_HOW TO COMPLETE THIS TASK_. Only lines containing the word "recliner" are needed; pull them out of the material.

[RECORDS FOR PROCESSING]

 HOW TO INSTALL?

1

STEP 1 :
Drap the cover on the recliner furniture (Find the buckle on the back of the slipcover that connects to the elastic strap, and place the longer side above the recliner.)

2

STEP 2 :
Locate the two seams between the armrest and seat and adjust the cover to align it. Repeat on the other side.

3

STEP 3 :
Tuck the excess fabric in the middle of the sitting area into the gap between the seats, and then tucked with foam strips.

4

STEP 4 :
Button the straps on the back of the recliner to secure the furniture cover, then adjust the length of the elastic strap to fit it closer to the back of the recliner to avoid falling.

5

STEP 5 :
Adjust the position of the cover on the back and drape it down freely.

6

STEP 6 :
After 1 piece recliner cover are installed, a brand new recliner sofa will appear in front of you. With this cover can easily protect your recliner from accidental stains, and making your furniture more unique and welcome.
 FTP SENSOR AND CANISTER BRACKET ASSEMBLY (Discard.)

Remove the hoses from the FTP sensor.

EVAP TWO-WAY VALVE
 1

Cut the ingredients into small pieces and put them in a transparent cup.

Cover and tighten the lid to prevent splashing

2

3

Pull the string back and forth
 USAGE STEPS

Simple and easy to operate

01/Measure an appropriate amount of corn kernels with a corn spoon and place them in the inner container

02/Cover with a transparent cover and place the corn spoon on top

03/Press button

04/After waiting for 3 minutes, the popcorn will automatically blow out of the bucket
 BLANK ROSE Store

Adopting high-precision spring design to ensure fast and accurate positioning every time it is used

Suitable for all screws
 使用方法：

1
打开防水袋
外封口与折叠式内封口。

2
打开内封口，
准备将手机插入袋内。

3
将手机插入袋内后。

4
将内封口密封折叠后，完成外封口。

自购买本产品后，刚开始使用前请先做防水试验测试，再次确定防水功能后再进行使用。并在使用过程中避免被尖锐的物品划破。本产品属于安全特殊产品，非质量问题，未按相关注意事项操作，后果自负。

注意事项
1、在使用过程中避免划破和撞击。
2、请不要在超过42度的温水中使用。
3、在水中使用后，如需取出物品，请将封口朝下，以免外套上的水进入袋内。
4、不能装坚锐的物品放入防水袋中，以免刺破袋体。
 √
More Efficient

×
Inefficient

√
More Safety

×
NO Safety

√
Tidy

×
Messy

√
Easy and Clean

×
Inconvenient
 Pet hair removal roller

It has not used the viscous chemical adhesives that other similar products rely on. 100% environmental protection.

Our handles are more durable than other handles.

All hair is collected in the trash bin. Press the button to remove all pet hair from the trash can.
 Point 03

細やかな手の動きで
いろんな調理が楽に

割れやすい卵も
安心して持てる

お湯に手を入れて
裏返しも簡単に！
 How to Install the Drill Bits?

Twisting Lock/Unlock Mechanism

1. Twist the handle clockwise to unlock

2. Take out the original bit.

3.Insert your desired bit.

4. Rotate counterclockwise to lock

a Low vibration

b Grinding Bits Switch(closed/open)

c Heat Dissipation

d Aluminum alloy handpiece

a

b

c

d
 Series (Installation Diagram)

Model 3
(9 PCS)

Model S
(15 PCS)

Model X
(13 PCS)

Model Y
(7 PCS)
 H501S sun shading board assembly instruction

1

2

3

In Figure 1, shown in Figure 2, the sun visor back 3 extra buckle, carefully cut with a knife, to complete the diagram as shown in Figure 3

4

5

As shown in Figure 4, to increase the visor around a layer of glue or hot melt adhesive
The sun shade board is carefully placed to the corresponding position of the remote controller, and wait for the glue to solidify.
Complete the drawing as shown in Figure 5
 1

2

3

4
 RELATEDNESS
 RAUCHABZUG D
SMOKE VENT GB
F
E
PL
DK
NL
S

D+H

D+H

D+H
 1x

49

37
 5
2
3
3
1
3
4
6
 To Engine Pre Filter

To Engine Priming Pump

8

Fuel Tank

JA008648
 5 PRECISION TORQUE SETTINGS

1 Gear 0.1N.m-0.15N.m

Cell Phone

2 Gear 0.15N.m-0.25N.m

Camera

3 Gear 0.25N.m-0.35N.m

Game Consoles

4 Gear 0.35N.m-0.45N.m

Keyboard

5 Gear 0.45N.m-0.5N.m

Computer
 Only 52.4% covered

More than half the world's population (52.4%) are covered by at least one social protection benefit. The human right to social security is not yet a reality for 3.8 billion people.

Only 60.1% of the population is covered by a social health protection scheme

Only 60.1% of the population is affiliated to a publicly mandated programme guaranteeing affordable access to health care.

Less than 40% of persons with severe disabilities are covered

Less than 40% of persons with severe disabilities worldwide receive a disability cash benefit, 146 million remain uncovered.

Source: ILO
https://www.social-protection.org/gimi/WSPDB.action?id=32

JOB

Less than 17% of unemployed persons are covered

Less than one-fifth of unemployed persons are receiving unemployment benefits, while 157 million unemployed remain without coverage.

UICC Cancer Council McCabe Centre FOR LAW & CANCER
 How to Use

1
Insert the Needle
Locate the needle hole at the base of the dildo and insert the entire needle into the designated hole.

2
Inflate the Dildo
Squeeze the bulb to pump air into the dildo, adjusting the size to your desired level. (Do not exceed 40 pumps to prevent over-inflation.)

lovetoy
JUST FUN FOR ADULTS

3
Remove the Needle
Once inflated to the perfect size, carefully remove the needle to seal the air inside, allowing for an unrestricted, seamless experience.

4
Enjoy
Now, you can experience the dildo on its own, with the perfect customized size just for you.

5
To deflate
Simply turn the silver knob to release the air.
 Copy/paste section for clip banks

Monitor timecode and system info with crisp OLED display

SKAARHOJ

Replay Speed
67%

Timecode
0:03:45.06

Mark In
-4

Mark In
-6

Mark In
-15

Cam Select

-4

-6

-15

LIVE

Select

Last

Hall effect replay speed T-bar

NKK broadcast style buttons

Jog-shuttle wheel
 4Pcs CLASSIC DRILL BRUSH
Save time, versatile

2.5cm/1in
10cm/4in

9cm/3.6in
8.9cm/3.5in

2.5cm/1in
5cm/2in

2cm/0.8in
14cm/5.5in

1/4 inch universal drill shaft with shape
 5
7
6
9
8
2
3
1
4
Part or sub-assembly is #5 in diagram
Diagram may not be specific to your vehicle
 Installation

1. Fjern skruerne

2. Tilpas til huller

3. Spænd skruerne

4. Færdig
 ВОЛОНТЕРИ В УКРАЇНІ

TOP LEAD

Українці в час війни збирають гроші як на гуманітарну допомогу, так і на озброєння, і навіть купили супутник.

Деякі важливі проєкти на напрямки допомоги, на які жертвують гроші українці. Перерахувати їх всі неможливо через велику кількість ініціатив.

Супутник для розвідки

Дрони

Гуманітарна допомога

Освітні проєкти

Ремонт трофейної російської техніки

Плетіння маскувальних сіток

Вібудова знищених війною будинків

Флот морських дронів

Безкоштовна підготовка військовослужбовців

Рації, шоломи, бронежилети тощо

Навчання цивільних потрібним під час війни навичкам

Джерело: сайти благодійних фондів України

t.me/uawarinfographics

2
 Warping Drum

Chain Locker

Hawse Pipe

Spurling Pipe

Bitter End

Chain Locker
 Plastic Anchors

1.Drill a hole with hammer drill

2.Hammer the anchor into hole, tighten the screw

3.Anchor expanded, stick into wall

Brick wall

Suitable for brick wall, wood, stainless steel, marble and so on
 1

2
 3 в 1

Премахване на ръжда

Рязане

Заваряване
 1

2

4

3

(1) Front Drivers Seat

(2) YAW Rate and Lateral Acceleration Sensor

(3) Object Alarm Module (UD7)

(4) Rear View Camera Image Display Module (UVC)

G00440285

[/RECORDS FOR PROCESSING]

_RESPONSE AREA_.
Drap the cover on the recliner furniture (Find the buckle on the back of the slipcover that connects to the elastic strap, and place the longer side above the recliner.)
Button the straps on the back of the recliner to secure the furniture cover, then adjust the length of the elastic strap to fit it closer to the back of the recliner to avoid falling.
After 1 piece recliner cover are installed, a brand new recliner sofa will appear in front of you. With this cover can easily protect your recliner from accidental stains, and making your furniture more unique and welcome.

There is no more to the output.